In other words, any baby that is actively eating will not be able to bite you so you can relax. When they seem to let go of a nipple a bit, you may be in for some nibbling if not a downright hard bite. Teething hurts babies a lot, and they do get some measure of relief from biting down on anything they can get their little hands on. That is why frozen teething rings are so popular. When they have been feeding and pain strikes, your breast is a very convenient thing to bite as it is already right there.

Some experts warn that if you startle too much, baby may refuse to feed for a while. This happens with very sensitive babies. They do not like the negative reaction from you and they will then decide they do not want to eat at all. Instead of jumping and pulling baby away from the breast, those at suggest the following: “You do not want to pull him off your breast, although that is your natural reaction. Instead, pull him in close to you. His nose will be pressed against your breast and he will open his mouth so he can breathe. This is better than pulling him off, because then the nipple is stretched out while he is clamping down on it, and you may cause more pain and damage to the tissue than the bite itself.
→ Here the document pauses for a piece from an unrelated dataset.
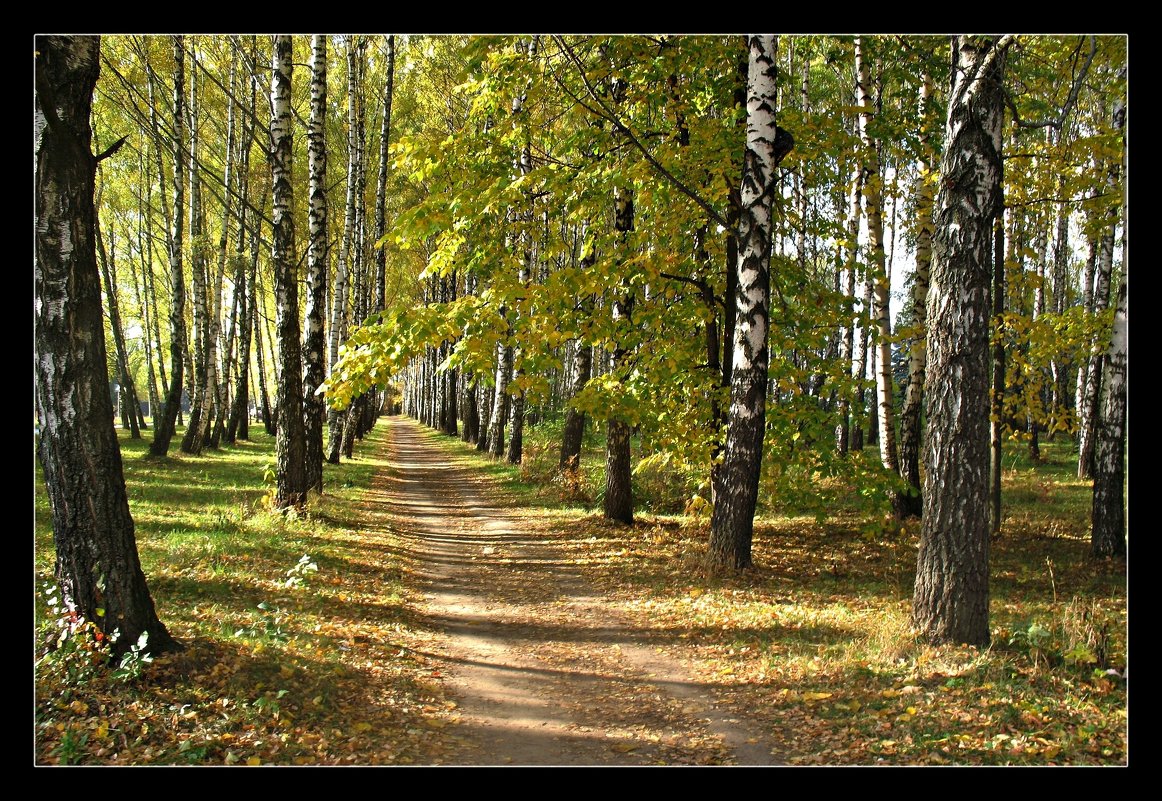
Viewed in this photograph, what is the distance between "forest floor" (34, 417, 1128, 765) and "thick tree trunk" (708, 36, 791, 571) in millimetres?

You can also slip your finger in between his gums or teeth to get him to open his mouth and let go of the nipple.”

Though you may not know when baby is going to bite, there are some signs that you can look for that indicate that teething is underway. Once you know baby is teething, you can take measures to make sure baby does not bite you – though it may be impossible to stop them from doing it at least once or twice. Heidi Murkoff of the What To Expect series lists possible symptoms or signs that baby is about to or has started teething. These include drooling, rash on the face near the mouth, coughing, biting, pain, irritability, refusal to eat, diarrhea, low grade fever, wakefulness, gum hematoma, and ear and/or cheek pulling.

Once teething symptoms appear, remember to keep an eye on baby to see when they are relaxing on the nipple or being distracted. If baby is not actively suckling in the correct latch on position, you may be in for a bite if they are seeking relief. If they seem to be looking around a lot or are distracted by others quite easily, they may be near the end of their feeding as well. That is prime time for you to get bit. Once it appears they are done, ease them from your nipple. If they do not protest the feeding is done and no biting has to occur, at least that time. Remember the temperament of your baby when choosing your course of action when they do bite so that you don’t have a baby on hunger strike and don’t feel as if you have to stop breastfeeding if you do not want to.